Records from a collection:
Content starts

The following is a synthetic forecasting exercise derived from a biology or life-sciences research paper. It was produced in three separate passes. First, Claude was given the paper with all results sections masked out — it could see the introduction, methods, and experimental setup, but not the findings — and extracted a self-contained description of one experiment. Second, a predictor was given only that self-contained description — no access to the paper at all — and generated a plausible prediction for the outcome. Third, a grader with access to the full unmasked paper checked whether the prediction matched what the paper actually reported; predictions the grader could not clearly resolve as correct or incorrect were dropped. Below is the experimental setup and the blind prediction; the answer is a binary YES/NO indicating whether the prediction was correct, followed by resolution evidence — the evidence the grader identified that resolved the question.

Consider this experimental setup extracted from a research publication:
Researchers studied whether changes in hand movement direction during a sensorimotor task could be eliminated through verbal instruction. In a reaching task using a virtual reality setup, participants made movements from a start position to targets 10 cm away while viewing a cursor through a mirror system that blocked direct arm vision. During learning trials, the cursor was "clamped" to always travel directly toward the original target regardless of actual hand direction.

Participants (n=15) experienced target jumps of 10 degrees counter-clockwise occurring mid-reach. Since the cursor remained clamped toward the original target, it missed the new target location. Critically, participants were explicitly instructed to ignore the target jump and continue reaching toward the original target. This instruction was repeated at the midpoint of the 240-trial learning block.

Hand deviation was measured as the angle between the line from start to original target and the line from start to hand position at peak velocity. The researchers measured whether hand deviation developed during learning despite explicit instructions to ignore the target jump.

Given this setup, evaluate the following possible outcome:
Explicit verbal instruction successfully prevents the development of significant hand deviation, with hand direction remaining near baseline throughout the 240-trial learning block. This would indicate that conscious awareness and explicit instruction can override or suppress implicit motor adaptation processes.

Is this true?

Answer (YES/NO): YES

Content ends

Recopy the entries above exactly, with every line included.

The following is a synthetic forecasting exercise derived from a biology or life-sciences research paper. It was produced in three separate passes. First, Claude was given the paper with all results sections masked out — it could see the introduction, methods, and experimental setup, but not the findings — and extracted a self-contained description of one experiment. Second, a predictor was given only that self-contained description — no access to the paper at all — and generated a plausible prediction for the outcome. Third, a grader with access to the full unmasked paper checked whether the prediction matched what the paper actually reported; predictions the grader could not clearly resolve as correct or incorrect were dropped. Below is the experimental setup and the blind prediction; the answer is a binary YES/NO indicating whether the prediction was correct, followed by resolution evidence — the evidence the grader identified that resolved the question.

Consider this experimental setup extracted from a research publication:
Researchers studied whether changes in hand movement direction during a sensorimotor task could be eliminated through verbal instruction. In a reaching task using a virtual reality setup, participants made movements from a start position to targets 10 cm away while viewing a cursor through a mirror system that blocked direct arm vision. During learning trials, the cursor was "clamped" to always travel directly toward the original target regardless of actual hand direction.

Participants (n=15) experienced target jumps of 10 degrees counter-clockwise occurring mid-reach. Since the cursor remained clamped toward the original target, it missed the new target location. Critically, participants were explicitly instructed to ignore the target jump and continue reaching toward the original target. This instruction was repeated at the midpoint of the 240-trial learning block.

Hand deviation was measured as the angle between the line from start to original target and the line from start to hand position at peak velocity. The researchers measured whether hand deviation developed during learning despite explicit instructions to ignore the target jump.

Given this setup, evaluate the following possible outcome:
Explicit verbal instruction successfully prevents the development of significant hand deviation, with hand direction remaining near baseline throughout the 240-trial learning block. This would indicate that conscious awareness and explicit instruction can override or suppress implicit motor adaptation processes.

Is this true?

Answer (YES/NO): YES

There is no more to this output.